PROVIDED INFORMATION
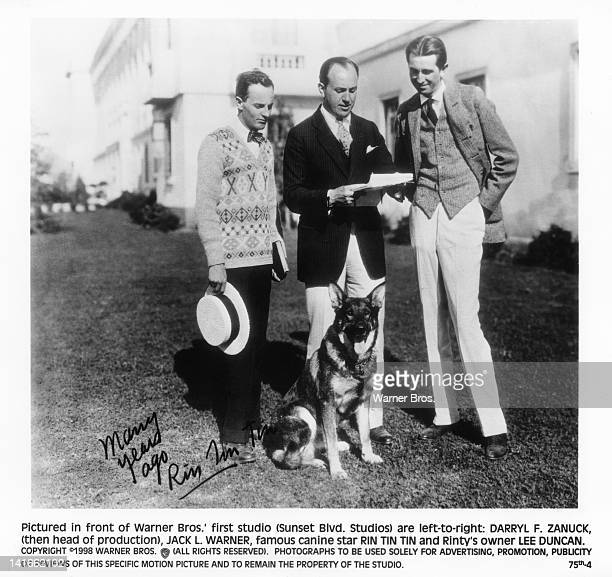Canine film star Rin Tin Tin with Warner Bros head of production Darryl F Zanuck studio executive Jack Warner and Rin Tin Tin's handler Lee Duncan...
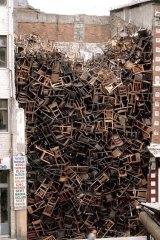 Turkey: <em>1,500 Chairs Stacked Between Two City Buildings</em> by Doris Salcedo, 2003.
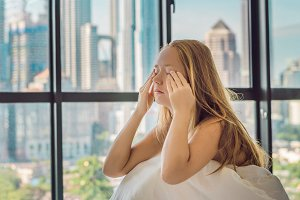 Woman wakes up in the morning in an apartment in the downtown area with a view of the skyscrapers. Life in the noise of the big city concept. Not enough sleep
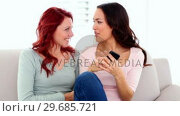 Lovely happy women phoning excited with smartphone sitting on couch. Стоковое видео, агентство Wavebreak Media / Фотобанк Лори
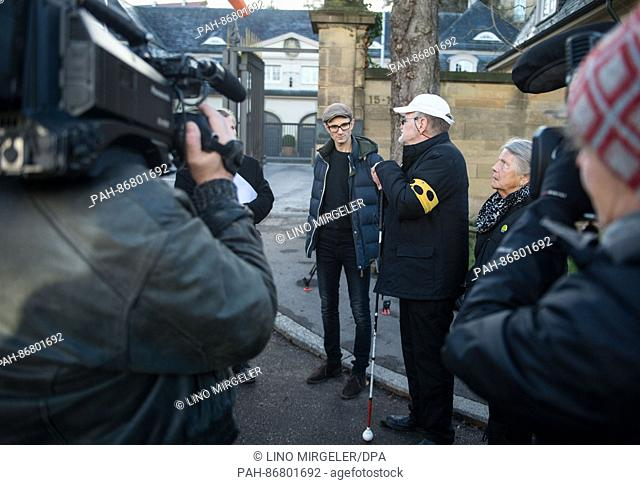 Daniel Kartmann speaks to journalists and the speaker of the State Ministry next to Dietrich Wagner and his life partner Erika Wagner outside the State Ministry...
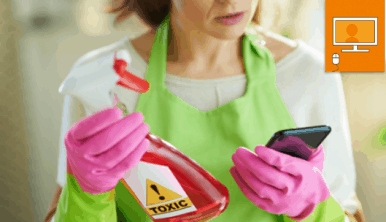 women holding spray bottle and looking at phone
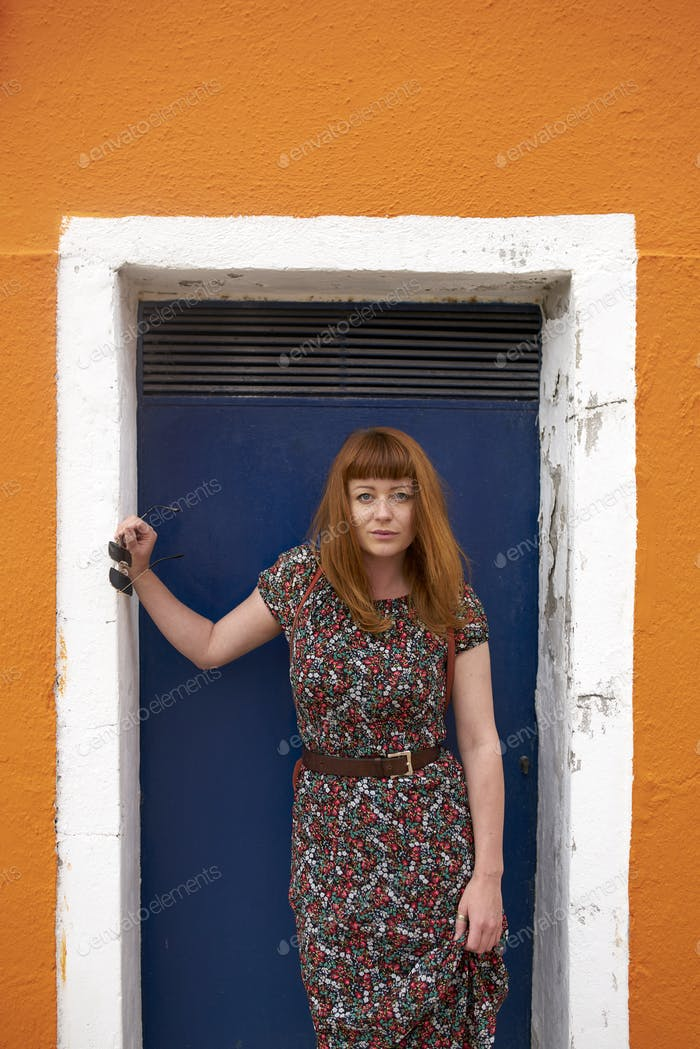 Caucasian redhead woman with floral dress and colorful building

TASK TO CARRY OUT
Reproduce each entry exactly as written, but leave out the images.

OUTPUT OF THE EXERCISE
Canine film star Rin Tin Tin with Warner Bros head of production Darryl F Zanuck studio executive Jack Warner and Rin Tin Tin's handler Lee Duncan...
 Turkey: <em>1,500 Chairs Stacked Between Two City Buildings</em> by Doris Salcedo, 2003.
 Woman wakes up in the morning in an apartment in the downtown area with a view of the skyscrapers. Life in the noise of the big city concept. Not enough sleep
 Lovely happy women phoning excited with smartphone sitting on couch. Стоковое видео, агентство Wavebreak Media / Фотобанк Лори
 Daniel Kartmann speaks to journalists and the speaker of the State Ministry next to Dietrich Wagner and his life partner Erika Wagner outside the State Ministry...
 women holding spray bottle and looking at phone
 Caucasian redhead woman with floral dress and colorful building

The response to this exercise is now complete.